Mosquito control used airplanes to spray for mosquitoes on more than twenty-six thousand acres of east Orange County on July twenty-sixth. Carrie Proudfit, a county spokeswoman, said the mosquito population spike, along with the surge in calls regarding such, warranted an aerial assault. She said officials have no immediate plans to do aerial spraying again but will monitor the situation.
And while Lake County isn’t planning an aerial attack, reserving the method for emergencies such as hurricanes, said Craig Scott, program manager for mosquito and plant management in the county.
Seminole County also has seen an influx in phone calls from people about mosquitoes, but hasn’t opted for aerial spraying, said Gloria Eby, director for mosquito control. She said they’re using a machine called a buffalo turbine, that can spray mosquito larvicide as much as a hundred and fifty feet into the air.
Mosquito control, along with the Florida Department of Health, uses “sentinel chickens” and other methods to monitor infectious disease that mosquitoes can spread, including West Nile virus, Zika, Dengue, and strains of Encephalitis. A Florida Department of Health report from July 2017 said none of those diseases were found in Florida residents.
In Orange, Deutsch said the aerial insecticide is safe, with only .66 ounces of it being dispersed for each acre.
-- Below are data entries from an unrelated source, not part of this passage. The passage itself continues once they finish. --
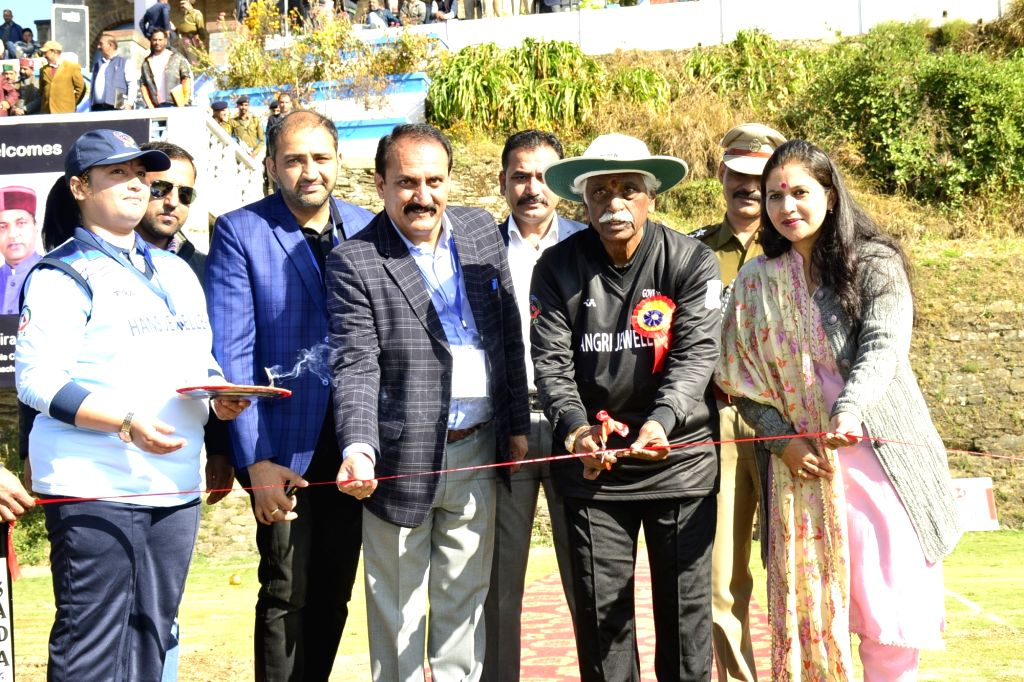 Himachal Pradesh Governor Bandaru Dattatreya opens a cricket match in Shimla on Nov 16, 2019.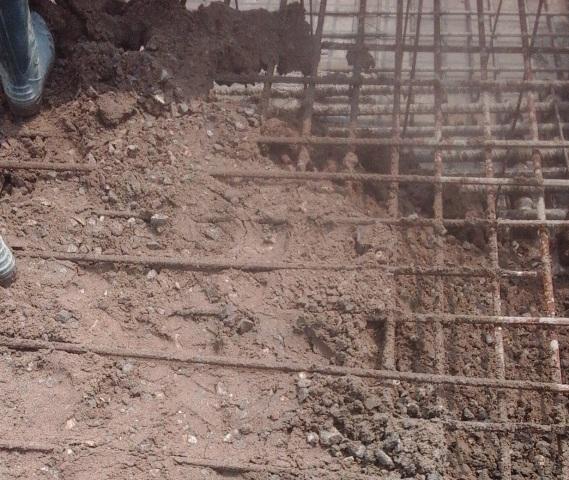 Hình ảnh bê tông lẫn đất khi đổ móng cột điện cao thế. Ảnh cắt từ clip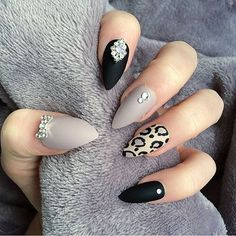 Nail art Christmas - the festive spirit on the nails. Over 70 creative ideas and tutorials - My Nails Fancy Nails, Love Nails, My Nails, Stiletto Nails, Coffin Nails, Acrylic Nails, Gorgeous Nails, Pretty Nails, Manicure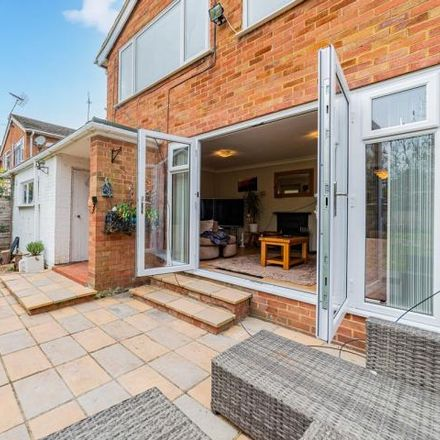 Rent this 3 bed house on Corwen Road in The Meadway, Reading RG30 4PB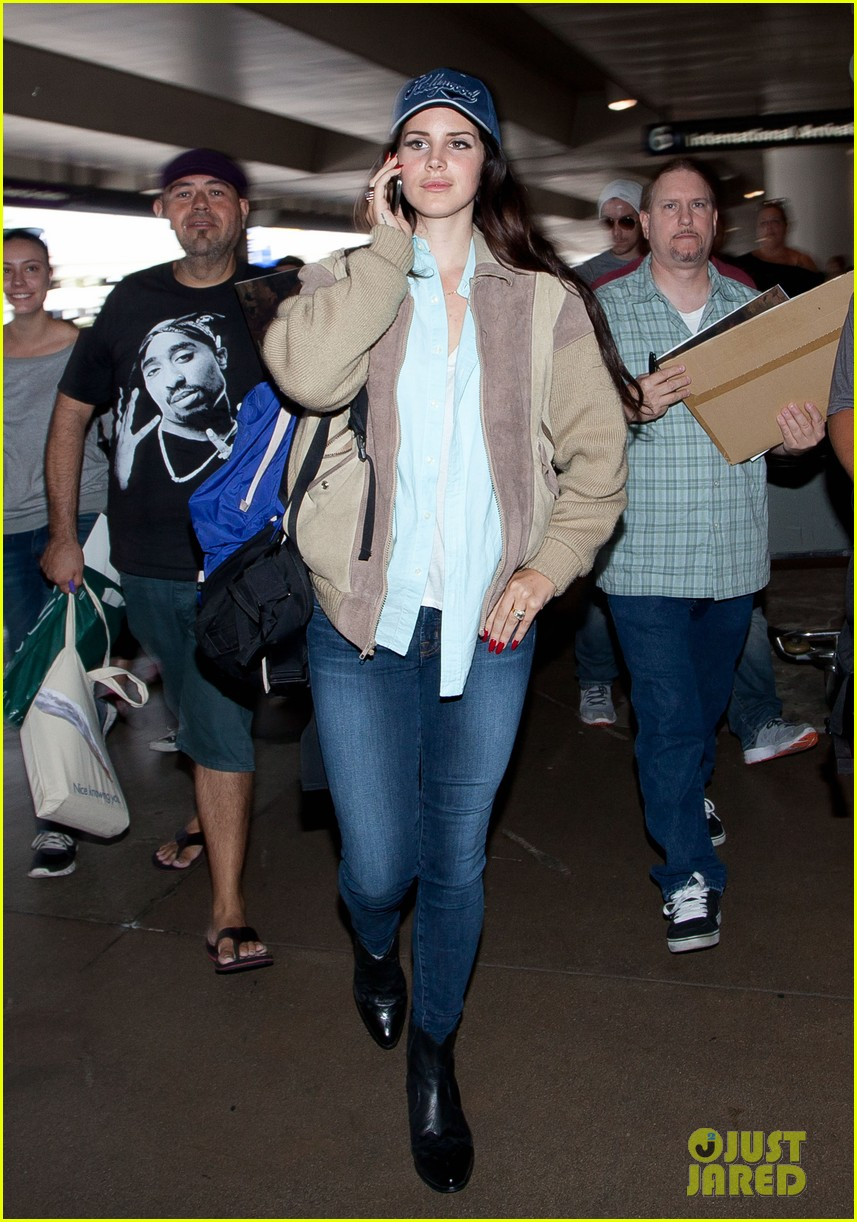 lana del rey catches cab at lax after lollapallooza 022923138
It was approved by the EPA and Florida Department of Agriculture and Consumer Services as not harmful to humans or animals. As a follow-up, workers laid mosquito traps baited with dry ice to emit carbon dioxide and imitate human breath to lure the insects.
Before they spray for mosquitoes, Deutsch said a trap set near the Orlando International Airport that netted, four thousand, one hundred mosquitoes up from three hundred mosquitoes that the same trap yielded a week prior. After the aerial spraying, the trap only held five hundred mosquitoes, Proudfit said. There are about thirty-four traps across the county they check every week.